Find every line in the data that contains the string "instances" and copy each of those lines out in full.

#### Information given ####

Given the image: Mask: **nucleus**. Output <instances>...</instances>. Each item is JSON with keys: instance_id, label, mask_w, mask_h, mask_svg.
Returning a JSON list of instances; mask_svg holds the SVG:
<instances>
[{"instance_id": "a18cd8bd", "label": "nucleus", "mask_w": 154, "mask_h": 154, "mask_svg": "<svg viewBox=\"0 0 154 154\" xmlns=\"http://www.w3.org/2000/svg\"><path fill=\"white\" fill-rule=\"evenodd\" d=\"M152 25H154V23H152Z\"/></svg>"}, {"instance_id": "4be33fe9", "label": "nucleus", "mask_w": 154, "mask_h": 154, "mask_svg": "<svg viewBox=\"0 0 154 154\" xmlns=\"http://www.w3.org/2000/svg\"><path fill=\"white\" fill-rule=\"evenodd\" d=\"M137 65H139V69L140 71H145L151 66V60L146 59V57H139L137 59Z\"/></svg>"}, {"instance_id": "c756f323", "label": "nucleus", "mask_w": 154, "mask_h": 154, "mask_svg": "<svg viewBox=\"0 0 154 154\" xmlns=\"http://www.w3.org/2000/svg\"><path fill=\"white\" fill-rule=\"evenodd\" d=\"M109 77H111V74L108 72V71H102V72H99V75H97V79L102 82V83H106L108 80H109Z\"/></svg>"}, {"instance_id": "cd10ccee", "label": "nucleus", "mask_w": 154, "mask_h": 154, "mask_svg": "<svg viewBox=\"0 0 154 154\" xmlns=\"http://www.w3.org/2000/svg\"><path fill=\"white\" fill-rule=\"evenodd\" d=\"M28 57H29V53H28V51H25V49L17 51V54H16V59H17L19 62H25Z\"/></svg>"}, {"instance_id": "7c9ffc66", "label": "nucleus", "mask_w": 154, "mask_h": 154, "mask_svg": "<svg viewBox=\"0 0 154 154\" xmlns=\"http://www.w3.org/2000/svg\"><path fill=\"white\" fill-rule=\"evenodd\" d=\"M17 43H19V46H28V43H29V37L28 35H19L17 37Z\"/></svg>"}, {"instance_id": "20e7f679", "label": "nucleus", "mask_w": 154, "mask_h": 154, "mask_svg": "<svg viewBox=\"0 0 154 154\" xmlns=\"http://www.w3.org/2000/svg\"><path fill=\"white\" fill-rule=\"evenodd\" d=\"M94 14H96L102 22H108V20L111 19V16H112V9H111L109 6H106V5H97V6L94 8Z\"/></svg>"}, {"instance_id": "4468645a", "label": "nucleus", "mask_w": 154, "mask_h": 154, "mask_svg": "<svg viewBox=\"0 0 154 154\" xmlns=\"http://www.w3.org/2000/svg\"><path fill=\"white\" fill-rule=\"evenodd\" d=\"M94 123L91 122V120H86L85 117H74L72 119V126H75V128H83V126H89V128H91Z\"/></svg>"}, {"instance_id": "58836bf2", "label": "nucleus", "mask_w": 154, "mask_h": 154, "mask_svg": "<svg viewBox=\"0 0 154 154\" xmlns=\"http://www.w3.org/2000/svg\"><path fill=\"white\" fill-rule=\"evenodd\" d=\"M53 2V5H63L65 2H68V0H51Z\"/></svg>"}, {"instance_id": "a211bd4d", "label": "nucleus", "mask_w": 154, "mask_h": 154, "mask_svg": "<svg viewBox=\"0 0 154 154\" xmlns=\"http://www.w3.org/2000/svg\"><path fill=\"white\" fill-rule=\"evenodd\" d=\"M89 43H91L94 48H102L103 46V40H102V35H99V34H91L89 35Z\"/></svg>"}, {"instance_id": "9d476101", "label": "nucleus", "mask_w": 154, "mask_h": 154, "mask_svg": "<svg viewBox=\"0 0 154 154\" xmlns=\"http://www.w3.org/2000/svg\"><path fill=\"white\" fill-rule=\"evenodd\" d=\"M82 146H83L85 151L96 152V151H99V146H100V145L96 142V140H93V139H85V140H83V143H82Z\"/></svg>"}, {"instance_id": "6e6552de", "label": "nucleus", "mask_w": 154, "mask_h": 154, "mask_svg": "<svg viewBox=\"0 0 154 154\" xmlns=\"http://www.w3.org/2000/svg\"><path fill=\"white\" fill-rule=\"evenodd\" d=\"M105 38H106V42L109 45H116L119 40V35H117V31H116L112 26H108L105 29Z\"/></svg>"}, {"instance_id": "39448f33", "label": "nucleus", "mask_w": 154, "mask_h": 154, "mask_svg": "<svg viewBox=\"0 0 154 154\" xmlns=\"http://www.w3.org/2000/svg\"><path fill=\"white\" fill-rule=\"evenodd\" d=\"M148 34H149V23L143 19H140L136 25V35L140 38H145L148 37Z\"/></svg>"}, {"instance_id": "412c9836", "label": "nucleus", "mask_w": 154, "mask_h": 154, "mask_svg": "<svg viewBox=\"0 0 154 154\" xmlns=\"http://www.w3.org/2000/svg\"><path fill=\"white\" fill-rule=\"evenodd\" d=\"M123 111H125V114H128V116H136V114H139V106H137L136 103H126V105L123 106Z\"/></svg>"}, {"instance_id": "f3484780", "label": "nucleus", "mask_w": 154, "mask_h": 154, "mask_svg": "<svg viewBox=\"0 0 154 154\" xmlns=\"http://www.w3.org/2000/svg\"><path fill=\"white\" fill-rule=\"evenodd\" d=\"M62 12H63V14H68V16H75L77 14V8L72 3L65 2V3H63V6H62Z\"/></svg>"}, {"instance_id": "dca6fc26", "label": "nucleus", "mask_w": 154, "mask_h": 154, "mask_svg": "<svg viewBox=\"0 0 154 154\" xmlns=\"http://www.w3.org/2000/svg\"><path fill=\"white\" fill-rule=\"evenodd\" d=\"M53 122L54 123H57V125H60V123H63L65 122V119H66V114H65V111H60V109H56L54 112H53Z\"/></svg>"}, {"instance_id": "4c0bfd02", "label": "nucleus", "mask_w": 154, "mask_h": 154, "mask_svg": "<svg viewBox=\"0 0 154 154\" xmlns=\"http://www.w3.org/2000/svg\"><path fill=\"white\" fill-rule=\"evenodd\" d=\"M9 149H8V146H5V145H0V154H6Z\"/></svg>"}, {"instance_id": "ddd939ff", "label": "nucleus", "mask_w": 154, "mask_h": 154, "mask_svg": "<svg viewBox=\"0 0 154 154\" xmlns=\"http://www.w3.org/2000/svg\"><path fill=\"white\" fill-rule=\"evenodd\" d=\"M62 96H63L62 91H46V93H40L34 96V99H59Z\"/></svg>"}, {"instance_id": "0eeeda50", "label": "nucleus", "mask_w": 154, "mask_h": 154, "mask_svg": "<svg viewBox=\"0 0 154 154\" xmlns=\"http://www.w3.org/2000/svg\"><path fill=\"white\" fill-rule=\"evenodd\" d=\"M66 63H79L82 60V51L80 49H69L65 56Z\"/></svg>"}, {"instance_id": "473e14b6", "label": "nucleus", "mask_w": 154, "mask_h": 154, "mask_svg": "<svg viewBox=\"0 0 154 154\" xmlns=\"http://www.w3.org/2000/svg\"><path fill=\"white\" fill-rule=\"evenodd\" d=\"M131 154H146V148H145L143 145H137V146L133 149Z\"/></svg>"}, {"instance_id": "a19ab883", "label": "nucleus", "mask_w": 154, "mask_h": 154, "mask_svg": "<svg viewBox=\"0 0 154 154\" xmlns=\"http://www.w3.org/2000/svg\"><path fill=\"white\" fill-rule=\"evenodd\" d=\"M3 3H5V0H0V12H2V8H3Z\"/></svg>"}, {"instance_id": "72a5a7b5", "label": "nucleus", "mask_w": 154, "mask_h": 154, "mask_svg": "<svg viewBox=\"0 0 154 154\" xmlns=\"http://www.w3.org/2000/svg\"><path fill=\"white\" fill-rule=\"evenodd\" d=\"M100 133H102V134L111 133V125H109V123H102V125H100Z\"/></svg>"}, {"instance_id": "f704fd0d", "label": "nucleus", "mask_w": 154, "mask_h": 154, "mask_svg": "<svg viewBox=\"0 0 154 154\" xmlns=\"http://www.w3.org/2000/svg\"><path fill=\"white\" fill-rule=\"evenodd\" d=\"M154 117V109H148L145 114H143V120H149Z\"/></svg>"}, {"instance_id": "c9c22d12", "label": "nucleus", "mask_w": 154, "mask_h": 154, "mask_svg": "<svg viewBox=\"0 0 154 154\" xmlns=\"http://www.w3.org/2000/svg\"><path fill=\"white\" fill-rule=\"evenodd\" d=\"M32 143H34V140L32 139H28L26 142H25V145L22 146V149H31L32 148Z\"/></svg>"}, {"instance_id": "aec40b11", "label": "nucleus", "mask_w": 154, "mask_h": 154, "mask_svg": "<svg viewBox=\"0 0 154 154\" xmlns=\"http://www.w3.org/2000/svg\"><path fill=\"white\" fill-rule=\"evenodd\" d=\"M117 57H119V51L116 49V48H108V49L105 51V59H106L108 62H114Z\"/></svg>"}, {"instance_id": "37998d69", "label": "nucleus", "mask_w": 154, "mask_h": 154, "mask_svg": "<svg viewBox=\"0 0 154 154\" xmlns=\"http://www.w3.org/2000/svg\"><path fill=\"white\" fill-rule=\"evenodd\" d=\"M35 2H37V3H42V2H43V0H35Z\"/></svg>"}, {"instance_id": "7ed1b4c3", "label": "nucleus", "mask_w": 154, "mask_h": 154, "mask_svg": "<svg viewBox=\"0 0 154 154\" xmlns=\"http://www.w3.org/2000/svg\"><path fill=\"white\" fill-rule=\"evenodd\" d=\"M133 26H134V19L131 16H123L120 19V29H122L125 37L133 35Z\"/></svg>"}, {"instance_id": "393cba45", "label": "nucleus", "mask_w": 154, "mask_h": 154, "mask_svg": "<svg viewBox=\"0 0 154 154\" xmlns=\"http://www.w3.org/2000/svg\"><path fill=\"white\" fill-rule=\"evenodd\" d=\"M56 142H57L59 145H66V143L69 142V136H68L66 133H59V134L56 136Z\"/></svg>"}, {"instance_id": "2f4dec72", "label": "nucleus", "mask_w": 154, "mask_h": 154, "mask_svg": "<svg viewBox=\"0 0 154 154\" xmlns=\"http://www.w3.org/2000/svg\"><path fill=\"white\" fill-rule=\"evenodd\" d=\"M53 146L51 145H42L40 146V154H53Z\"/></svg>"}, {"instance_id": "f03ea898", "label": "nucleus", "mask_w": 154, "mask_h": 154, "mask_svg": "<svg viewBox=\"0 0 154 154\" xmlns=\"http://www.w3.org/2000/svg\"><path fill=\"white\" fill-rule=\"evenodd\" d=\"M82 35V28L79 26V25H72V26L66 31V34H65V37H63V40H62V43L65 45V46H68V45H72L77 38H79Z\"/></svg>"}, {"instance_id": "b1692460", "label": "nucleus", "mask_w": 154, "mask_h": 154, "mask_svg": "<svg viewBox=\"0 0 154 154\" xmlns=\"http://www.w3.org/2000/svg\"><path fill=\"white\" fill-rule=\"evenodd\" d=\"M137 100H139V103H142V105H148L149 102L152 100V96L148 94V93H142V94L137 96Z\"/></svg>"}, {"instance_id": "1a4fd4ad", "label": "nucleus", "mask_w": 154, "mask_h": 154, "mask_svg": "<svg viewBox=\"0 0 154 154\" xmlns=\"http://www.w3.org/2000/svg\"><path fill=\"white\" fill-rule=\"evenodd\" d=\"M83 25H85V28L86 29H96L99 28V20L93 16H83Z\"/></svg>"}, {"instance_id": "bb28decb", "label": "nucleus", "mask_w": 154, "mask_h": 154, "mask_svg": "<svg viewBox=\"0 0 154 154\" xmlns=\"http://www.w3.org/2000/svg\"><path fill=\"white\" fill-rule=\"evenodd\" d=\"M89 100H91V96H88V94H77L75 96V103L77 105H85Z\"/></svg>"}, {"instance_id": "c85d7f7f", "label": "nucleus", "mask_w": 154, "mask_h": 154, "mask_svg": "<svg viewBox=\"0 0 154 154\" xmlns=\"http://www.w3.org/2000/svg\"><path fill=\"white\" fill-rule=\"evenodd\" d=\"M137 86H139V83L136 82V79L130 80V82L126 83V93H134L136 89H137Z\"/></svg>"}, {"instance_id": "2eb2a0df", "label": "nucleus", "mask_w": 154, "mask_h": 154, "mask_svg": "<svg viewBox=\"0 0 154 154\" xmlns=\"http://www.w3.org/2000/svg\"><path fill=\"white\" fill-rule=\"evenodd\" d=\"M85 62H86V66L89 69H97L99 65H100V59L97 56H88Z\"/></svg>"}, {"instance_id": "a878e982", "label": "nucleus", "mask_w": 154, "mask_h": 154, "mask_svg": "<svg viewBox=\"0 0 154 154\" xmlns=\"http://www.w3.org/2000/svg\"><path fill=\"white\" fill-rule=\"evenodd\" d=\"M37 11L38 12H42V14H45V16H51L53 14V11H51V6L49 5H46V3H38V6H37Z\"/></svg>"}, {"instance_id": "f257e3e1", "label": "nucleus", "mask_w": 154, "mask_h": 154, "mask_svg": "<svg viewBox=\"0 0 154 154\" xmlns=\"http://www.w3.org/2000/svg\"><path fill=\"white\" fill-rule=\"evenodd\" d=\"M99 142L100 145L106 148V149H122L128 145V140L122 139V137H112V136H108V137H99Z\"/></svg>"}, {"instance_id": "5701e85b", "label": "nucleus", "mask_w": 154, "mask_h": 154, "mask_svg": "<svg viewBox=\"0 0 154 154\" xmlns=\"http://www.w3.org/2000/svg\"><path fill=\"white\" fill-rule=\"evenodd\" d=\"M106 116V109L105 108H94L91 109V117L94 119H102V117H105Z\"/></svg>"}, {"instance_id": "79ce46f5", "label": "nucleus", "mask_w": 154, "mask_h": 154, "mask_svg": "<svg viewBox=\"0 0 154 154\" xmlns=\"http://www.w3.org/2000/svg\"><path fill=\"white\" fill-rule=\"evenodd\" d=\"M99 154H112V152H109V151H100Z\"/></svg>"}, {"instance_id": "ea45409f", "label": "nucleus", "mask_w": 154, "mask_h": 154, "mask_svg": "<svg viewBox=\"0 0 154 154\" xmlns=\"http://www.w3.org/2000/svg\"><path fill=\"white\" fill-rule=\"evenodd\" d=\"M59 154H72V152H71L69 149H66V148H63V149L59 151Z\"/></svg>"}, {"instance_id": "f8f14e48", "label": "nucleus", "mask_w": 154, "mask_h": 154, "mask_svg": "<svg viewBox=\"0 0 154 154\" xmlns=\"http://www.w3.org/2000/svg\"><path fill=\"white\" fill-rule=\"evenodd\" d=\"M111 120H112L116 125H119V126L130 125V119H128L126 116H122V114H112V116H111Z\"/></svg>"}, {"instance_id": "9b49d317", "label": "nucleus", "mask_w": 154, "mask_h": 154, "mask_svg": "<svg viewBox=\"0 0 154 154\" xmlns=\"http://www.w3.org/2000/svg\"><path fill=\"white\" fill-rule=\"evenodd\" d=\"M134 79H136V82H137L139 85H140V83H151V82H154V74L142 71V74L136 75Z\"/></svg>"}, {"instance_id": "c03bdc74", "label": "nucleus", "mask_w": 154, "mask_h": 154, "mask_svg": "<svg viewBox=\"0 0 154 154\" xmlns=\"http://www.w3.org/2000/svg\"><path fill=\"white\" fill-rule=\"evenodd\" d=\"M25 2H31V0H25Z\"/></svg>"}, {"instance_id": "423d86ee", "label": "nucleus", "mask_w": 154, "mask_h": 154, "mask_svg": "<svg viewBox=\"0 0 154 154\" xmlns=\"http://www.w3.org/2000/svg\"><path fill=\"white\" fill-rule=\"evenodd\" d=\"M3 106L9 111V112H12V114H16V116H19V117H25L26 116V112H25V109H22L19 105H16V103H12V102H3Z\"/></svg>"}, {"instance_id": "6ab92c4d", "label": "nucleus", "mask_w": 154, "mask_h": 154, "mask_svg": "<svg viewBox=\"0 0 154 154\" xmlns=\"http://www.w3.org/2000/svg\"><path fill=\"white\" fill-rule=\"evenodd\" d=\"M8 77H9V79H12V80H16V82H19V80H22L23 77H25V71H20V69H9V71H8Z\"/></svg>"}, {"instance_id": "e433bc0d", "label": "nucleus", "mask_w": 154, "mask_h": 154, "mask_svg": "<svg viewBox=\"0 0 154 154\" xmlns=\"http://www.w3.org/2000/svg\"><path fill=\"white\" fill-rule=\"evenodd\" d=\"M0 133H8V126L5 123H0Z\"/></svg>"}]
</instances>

####

__Output of the task__
Given the image: Mask: **nucleus**. Output <instances>...</instances>. Each item is JSON with keys: instance_id, label, mask_w, mask_h, mask_svg.
Returning a JSON list of instances; mask_svg holds the SVG:
<instances>
</instances>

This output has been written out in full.